# A multiple choice test contains 12 questions, each offering 4 possible answers, only 1 of which is correct. A student knows the correct answer to 7 of the questions but randomly guesses the answers to the remaining 5. What is the probability the student will get at least 10 of the 12 correct? Since the student is guaranteed seven correct responses, she needs at least three of the remaining questions to be correct. Thus we need the probability that she gets 3,4, or 5 of the remaining questions correct.
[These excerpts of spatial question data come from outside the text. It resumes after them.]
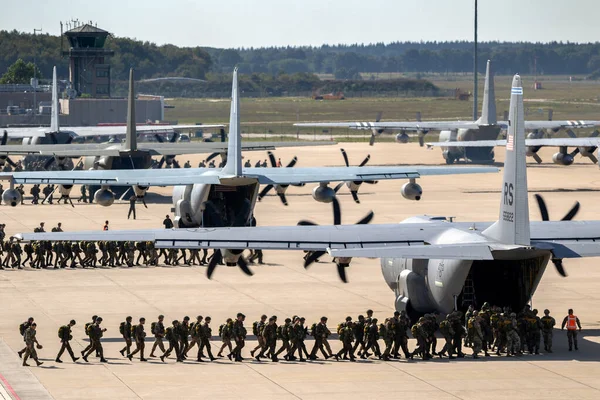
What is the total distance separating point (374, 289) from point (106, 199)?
1642cm

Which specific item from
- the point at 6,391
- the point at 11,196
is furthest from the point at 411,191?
the point at 6,391

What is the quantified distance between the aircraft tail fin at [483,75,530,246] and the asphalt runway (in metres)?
3.52

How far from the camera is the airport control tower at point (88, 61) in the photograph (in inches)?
6339

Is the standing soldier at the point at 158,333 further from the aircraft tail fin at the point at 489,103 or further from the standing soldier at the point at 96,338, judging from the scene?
the aircraft tail fin at the point at 489,103

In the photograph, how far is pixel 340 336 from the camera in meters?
31.9

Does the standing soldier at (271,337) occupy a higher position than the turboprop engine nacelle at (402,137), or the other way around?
the turboprop engine nacelle at (402,137)

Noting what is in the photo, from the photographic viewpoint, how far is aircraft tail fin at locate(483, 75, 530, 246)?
99.3 ft

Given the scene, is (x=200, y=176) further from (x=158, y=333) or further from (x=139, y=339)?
(x=139, y=339)

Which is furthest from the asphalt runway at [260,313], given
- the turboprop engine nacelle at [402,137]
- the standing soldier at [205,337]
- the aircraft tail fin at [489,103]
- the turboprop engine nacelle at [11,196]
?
the turboprop engine nacelle at [402,137]

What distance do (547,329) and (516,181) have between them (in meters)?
4.62

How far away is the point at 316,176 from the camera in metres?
52.8

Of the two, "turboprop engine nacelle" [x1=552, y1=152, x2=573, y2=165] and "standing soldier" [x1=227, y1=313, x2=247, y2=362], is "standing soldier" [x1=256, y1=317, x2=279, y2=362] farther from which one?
"turboprop engine nacelle" [x1=552, y1=152, x2=573, y2=165]

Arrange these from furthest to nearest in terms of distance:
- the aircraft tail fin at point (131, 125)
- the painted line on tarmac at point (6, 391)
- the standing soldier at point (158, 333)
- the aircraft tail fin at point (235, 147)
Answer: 1. the aircraft tail fin at point (131, 125)
2. the aircraft tail fin at point (235, 147)
3. the standing soldier at point (158, 333)
4. the painted line on tarmac at point (6, 391)

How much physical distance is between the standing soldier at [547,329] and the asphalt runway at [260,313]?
0.35m
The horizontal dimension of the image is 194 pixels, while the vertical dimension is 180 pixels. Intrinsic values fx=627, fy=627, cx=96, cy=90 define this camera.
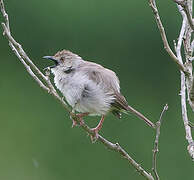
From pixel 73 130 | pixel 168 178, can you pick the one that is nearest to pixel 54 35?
pixel 73 130

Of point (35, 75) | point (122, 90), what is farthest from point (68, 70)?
point (122, 90)

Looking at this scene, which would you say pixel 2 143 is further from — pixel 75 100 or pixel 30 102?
pixel 75 100

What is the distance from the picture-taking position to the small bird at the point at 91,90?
5027 mm

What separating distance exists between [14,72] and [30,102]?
0.52 meters

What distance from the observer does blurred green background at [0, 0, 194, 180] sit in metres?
8.62

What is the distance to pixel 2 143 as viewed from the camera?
9.41m

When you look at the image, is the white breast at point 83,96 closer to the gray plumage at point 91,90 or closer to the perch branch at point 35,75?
the gray plumage at point 91,90

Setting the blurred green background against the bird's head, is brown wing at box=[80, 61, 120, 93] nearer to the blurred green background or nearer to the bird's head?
the bird's head

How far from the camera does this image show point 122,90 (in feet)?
29.9

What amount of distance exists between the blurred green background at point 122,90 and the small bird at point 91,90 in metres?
3.25

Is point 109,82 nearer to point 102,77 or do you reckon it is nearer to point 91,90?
point 102,77

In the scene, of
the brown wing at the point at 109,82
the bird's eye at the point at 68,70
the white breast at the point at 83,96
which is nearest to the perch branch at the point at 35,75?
the white breast at the point at 83,96

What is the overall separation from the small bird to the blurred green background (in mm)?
3253

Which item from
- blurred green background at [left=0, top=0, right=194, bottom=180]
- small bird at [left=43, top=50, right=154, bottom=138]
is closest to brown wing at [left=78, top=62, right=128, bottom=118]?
small bird at [left=43, top=50, right=154, bottom=138]
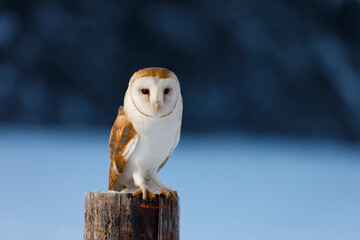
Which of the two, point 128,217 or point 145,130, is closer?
point 128,217

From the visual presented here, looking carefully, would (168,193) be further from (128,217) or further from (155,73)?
(155,73)

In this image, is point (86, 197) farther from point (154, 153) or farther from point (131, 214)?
point (154, 153)

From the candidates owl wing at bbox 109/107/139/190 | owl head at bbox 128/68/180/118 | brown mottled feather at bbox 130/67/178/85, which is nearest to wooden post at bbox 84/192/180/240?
owl wing at bbox 109/107/139/190

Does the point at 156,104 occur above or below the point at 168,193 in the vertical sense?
above

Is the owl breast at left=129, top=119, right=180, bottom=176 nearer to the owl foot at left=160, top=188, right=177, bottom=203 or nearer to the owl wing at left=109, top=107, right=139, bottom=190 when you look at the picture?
the owl wing at left=109, top=107, right=139, bottom=190

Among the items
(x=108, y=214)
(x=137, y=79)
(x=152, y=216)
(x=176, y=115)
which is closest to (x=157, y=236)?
(x=152, y=216)

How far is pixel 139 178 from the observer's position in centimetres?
229

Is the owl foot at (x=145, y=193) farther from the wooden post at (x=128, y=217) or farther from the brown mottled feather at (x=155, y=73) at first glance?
the brown mottled feather at (x=155, y=73)

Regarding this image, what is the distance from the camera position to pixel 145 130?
88.3 inches

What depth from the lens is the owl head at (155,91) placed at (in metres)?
2.16

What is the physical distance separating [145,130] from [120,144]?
0.57 feet

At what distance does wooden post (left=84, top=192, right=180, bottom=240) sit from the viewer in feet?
6.81

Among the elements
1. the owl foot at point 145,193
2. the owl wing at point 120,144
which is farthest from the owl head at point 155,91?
the owl foot at point 145,193

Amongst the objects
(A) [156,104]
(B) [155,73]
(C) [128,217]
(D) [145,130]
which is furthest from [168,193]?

This situation is an example of a binomial probability distribution. Each event can be described in a binary fashion (either correct or incorrect), each event is independent (the results of one does not effect the others), the probabilities do not change, and there are a finite number of events.

The formula for a binomial probability is given by:

`P(x=k)= ._(n)C_(k)(p)^(k)(1-p)^(n-k)`

where k is the number of successes we seek, n is the number of trials, and p is the probability of success. (For example, suppose we want the probability of 3 successes. The probability of the 1st success is 1/4, the next 1/4, and the 3rd 1/4. The remaining events are failures with a probability of 3/4 each. Using the multiplication principle, we get `(1/4)^3 * (3/4)^2` . However, this can occur in 10 different ways. Suppose we number the 5 questions 1–5. Then she could give correct answers to questions 123, 124, 125, 134, 135, 145, 234, 235, 245, or 345.)

Here n=5, p=1/4, and we want k=3,4, or 5.

`P(x=3)= ._5C_3(1/4)^3(3/4)^2=10(1/64)(9/16)=90/1024`

`P(x=4) = ._5C_4(1/4)^4(3/4)=5(1/256)(3/4)=15/1024 `

`P(x=5) = ._5C_5(1/4)^5(3/4)^0=1/1024`

Since these are mutually exclusive, the probability of the three events is the sum of the probabilities: P(x=3,4, or 5)=106/1024=53/512 or about 10%.